One of the bands biggest achievements has been the technical and full sound they pull off despite being a three piece. The difficulty and polish that was required to play with intense speed and precision on their last release, is a testament to their awesome musical prowess. Uncertainty arose when new blood entered the mix. The proposition of a new member surely would affect the band's dynamic, but how? Thankfully, the new rhythm guitarist Dan Gargiulo, has improved riff orientated structures and their grove laden sound. The side effect is that the Band has become a tad more reliant on riffs. Don't interpret this change as wankery taking a back seat. In fact their are numerous sections where it sounds like Dave Davidson's(lead guitar/lead vocalist) hand has caught fire and to extinguish said fire, requires him to scale the fret board as fast as humanly possible. And the solos, my gawd the solos... Some of the best I've heard since "The Blackening". Davidson's phenomenal work ethic and results, have lead many to believe he is one of the most skilled guitarists of today. Based on Davidson's praise and his share of devoted review text, you wouldn't be wrong to assume his guitar work is Revocation's bread and butter. The band prove that importance again by making sure every tune has the perfect amount of melodicism, style, and heaviness injected. The outcome is 47 minutes of consistently good and memorable material.
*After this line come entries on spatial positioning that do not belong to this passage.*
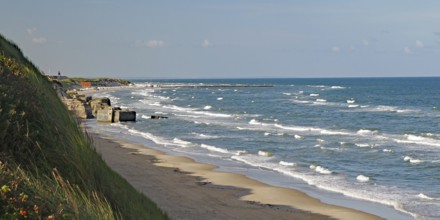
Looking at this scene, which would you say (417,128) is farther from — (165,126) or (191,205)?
(191,205)

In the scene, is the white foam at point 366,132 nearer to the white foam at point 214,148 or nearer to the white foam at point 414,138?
the white foam at point 414,138

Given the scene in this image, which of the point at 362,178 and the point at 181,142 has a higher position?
the point at 362,178

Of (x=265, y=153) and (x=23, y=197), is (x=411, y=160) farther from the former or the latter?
(x=23, y=197)

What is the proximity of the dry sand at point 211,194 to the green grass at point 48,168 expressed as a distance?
6091 mm

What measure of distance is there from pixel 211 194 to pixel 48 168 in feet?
39.8

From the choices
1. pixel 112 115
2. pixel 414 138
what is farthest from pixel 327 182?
pixel 112 115

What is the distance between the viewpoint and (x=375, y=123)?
52.4 m

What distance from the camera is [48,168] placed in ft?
25.5

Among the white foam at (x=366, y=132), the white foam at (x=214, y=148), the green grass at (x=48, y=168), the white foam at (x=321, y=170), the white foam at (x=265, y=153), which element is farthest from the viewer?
the white foam at (x=366, y=132)

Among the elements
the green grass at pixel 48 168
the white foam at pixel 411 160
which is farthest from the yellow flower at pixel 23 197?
the white foam at pixel 411 160

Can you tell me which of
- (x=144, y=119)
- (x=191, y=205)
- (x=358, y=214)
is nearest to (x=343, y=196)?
(x=358, y=214)

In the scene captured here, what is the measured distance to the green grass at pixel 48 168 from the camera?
5.53 meters

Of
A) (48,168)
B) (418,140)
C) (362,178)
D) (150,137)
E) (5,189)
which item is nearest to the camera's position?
(5,189)

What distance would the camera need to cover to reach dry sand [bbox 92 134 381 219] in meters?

Vocally, Davison will be a love it or hate it affair with listeners. Utilizing a hardcore tinged shout for most of his interjections, Davidson sounds powerful, unpleasant, and extremely "in your face". He keeps things interesting by mixing and layering gang vocals, deep growls, and a few clean(but still dirty) passages. Unsurprisingly, the bass is still a integral part of their sound. Anthony Buda isn't just there to beef up the sound(although he does a good job of it) or play the traditional follow the leader game with the guitarist. Mr. Buda stands out and contributes to the complexity and grove of their sound. The fact that bass is mostly audible throughout the entire album is a breath of fresh air to the genre. The last member Phil Dubois, is a unrelenting beast behind the kit. The astounding fidelity he encapsulates sonically, results in the most enjoyable blast beats and fills in recent memory. Together, Revocation come through crystal clear from a production standpoint. For some, the major criticism may be that Chaos of Forms comes off too polished and somewhat sterile. Instead, this production approach works in favor of Revocation's ultra technical sound by giving band members better representation, contrast, and impact.
Despite being amazing musicians, the band's real success is in their song writing. Death metal can be a inaccessible genre, because of how much it requires of the listener. Whether it be a jazzy interlude, instrumental, or a full horn section, Revocation has wisely chosen to give the abundant brutality, short, enjoyable breaks. While some of these stylistic sections may look even more inaccessible on paper, Revocation have seamlessly blended everything to a chohesive quality. This added variety(non-existent on Existence is Futile) portrays the band's invigoration to expand their sound.
Revocation have topped Existence is Futile, and then some. Blast beats, groovin' basslines, demonic shouts, and ear piercing solos are only a few ingredients that make up this sporadic concoction. The level of fidelity found on this record will impress even the most accomplished musicians. Chaos of Forms has made it bluntly obvious that each member has poured 100% of their ability into every track. The result is 12 compelling songs that will be in your CD player for many spins to come!